Clocktimizer shares the new generation of legal CFO
In the years before the financial crisis, being a CFO of a law firm was (for the large part) about crunching numbers. With an hourly rate structure, it wasn’t as complex as some industries and for the large part CFOs supported strategic decisions rather than made them. However, an increasingly competitive market post-crash, and a change in perspective on firm billing has moved the goalposts. CFOs now must design financial strategies to make the business more competitive, understand new fee structures and ensure they are sustainable. Technology, more than ever, is essential to supporting and informing them. Welcome to the new generation of legal CFOs.
Obviously, the modern CFO still needs to be able to complete their traditional functions – financial modelling, processing transactions and budgeting. However, new regulatory barriers and a change in the lawyer/client relationship is adding to their workload. But why? During the economic downturn, the legal market because increasingly competitive. More work stayed in-house for budget reasons and clients themselves demanded increasing transparency about the work being done for them.
Not only did this push firms towards an increasing use of fee arrangements, but it also caused them to work more efficiently. And this change in structure had a knock on effect for the CFO. Increasingly complex financial arrangements and a call for strategy ideas to streamline processes. According to Tony Climas of EY, CFOs found themselves in a new role, being shaped by:
Risk and uncertainty
Stakeholders’ scrutiny and regulation
Tony Climas, Ernst & Young
In all aspects CFOs are changing traditional processes, full of office heavy work, to forming a bridge between technology and people in support of the business.

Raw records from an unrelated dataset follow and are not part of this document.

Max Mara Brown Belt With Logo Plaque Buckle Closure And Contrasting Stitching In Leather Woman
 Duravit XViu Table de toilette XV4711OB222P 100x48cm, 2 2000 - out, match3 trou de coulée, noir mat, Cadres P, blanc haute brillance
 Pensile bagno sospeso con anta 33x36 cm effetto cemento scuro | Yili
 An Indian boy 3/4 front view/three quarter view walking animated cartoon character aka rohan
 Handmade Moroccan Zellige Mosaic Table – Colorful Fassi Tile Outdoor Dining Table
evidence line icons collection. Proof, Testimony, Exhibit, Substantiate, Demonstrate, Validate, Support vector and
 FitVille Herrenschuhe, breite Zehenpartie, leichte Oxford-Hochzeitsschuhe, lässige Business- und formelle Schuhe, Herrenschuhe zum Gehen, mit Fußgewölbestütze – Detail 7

How is technology helping?
While many standard finance processes are being automated, technology is also supporting CFOs in their new broader roles. Technology gives a better grip on data, which gives a more accurate picture of how the firm is doing in the new age of fixed fees.
Leading CFOs can become change agents within their firms by championing the implementation of transformative technologies
Kevin Gold, Managing Partner at Michon de Reya
Furthermore, technology and data insights can support better decisions which in turn reduces the pressure of uncertainty hanging over many firms. Clocktimizer works with CFOs to support many of these key goals. By using Clocktimizer to build fee quotes based in data (and keeping budgets on track in real time) firms are reducing financial uncertainty. CFOs can also use Clocktimizer to look at the financial implications of new technology. Comparing new and old processes to see if they are faster or more profitable after the introduction of a new tool. This reduces the barrier to entry to new technology for many firms by enabling low cost tests before committing to a firm wide roll out.
Seeing the bigger picture
Law firm management structures are much more interconnected than they have ever been. Not least because the challenges firms are facing require collaboration on a number of different fronts. Changing client requirements, increased understanding of business needs, shifts in technology. These are things to be tackled together. CFOs are no stranger to this. The modern CFO must straddle both small financial details and large shifts in the ways firms work.
CFOs are now embracing the power of data to increase competitiveness. And it’s working. At a time when AM Law is seeing its worst collection rates in years, increasing operational efficiency is essential.
Another interesting dynamic described was the contrast between billed rates and collected rates. Since 2008, billed rates have increased 21%, while collected rates, the money actually paid for legal services has increased at a lesser rate of 16%. For large law firms, the collected rate is even worse, with the AmLaw 100 notching a collected rate of just north of 81% of standard rates.
Legal Executive Institute
Addressing these issues puts CFOs front and center. And identifying new efficiencies through data streams is key to remaining competitive.
Its a collaboration not a competition
There is much discussion in legal media about ‘disruptive technologies’ replacing much of the work done by CFOs. However, we think that this is an extreme exaggeration. What we do see is an evolution of the work CFOs, and indeed all legal professionals, are doing. The modern CFO now must balance technology, and the benefits it brings, with people management and strategy. The role of CFO is more than just number crunching. It is about understanding how the firm works, and how to improve these processes. About understanding client needs and evolving how they are met. It is about forming a connection between data and people. Lets just hope the new generation of CFOs also have enough time to kick back and enjoy themselves!